4. React Component Example

import React, { useState } from 'react';
import { encrypt, decrypt } from 'aes256gcm-encrypt-decrypt-bundle';

function SecureForm() {
  const [password, setPassword] = useState('');
  const [data, setData] = useState('');
  const [encrypted, setEncrypted] = useState('');
  const [decrypted, setDecrypted] = useState('');

  const handleEncrypt = async () => {
    try {
      const result = await encrypt(
        { message: data },
        password
      );
      setEncrypted(result);
    } catch (error) {
      console.error('Encryption failed:', error);
    }
  };

  const handleDecrypt = async () => {
    try {
      const result = await decrypt(encrypted, password);
      setDecrypted(result.message);
    } catch (error) {
      console.error('Decryption failed:', error);
    }
  };

  return (
    <div>
      <h2>AES-256-GCM Encryption Demo</h2>
      <input
        type="password"
        placeholder="Password"
        value={password}
        onChange={(e) => setPassword(e.target.value)}
      />
      <input
        type="text"
        placeholder="Data to encrypt"
        value={data}
        onChange={(e) => setData(e.target.value)}
      />
      <button onClick={handleEncrypt}>Encrypt</button>
      <button onClick={handleDecrypt}>Decrypt</button>
      
      <div>
        <h3>Encrypted:</h3>
        <p>{encrypted}</p>
        <h3>Decrypted:</h3>
        <p>{decrypted}</p>
      </div>
    </div>
  );
}

export default SecureForm;

Technical Details

Encryption Process

1. Salt Generation: Random 16-byte salt is generated
2. IV Generation: Random 12-byte Initialization Vector is generated
3. Key Derivation: PBKDF2 with SHA-512 derives a 256-bit key from password and salt
4. Encryption: AES-256-GCM encrypts the JSON-stringified data
5. Concatenation: Salt + IV + Encrypted Data are combined
6. Encoding: The result is Base64 encoded for easy storage/transmission

Decryption Process

1. Decoding: Base64 string is decoded to bytes
2. Extraction: Salt, IV, and encrypted data are extracted
3. Key Derivation: Same PBKDF2 process recreates the key
4. Decryption: AES-256-GCM decrypts the data with authentication
5. Parsing: JSON.parse restores the original data structure

Default Constants

ALGORITHM = 'AES-GCM'
SALT_LENGTH = 16 bytes
IV_LENGTH = 12 bytes
TAG_LENGTH = 128 bits
KEY_LENGTH = 32 bytes (256-bit)
ITERATION = 1000
ENCRYPTED_POSITION = 28 (SALT_LENGTH + IV_LENGTH)

Error Handling

import { encrypt, decrypt } from 'aes256gcm-encrypt-decrypt-bundle';

async function secureOperation() {
  try {
    const encrypted = await encrypt(data, password);
    const decrypted = await decrypt(encrypted, password);
    return decrypted;
  } catch (error) {
    if (error.name === 'OperationError') {
      console.error('Decryption failed - wrong password or corrupted data');
    } else {
      console.error('Encryption/Decryption error:', error.message);
    }
    throw error;
  }
}

Requirements

• React: ^16.8.0 || ^17.0.0 || ^18.0.0 || ^19.0.0
• React-DOM: ^16.8.0 || ^17.0.0 || ^18.0.0 || ^19.0.0
• Browser: Modern browsers with Web Crypto API support
• Node.js: Version with crypto.subtle support (v15+)

Contributing

Contributions are welcome!

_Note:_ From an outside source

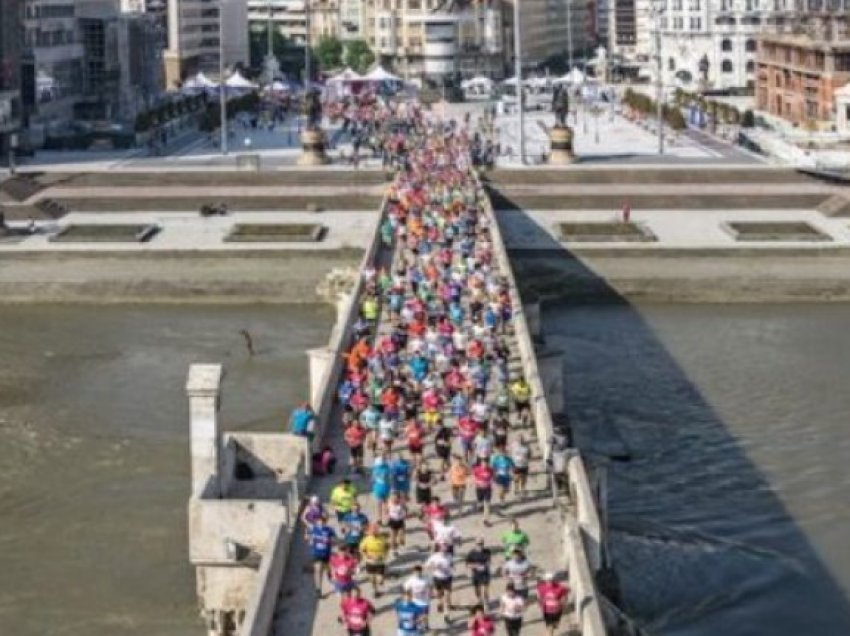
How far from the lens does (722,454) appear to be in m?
38.8

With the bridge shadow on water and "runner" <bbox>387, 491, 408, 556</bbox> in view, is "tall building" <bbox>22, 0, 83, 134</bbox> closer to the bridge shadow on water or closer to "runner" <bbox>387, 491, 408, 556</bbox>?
the bridge shadow on water

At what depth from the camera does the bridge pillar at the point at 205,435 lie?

Please feel free to submit a Pull Request.

License

ISC

Author

Prasannjit Prabhat

Issues

If you encounter any issues, please report them at: GitHub Issues

Additional Resources

• AES-GCM on MDN
• PBKDF2 on MDN
• Web Crypto API

Repository

https://github.com/prasannjit87/ReactjsAES256GCM-encrypt-decrypt

Note: Always keep your passwords secure and never commit them to version control. Consider using environment variables for production applications.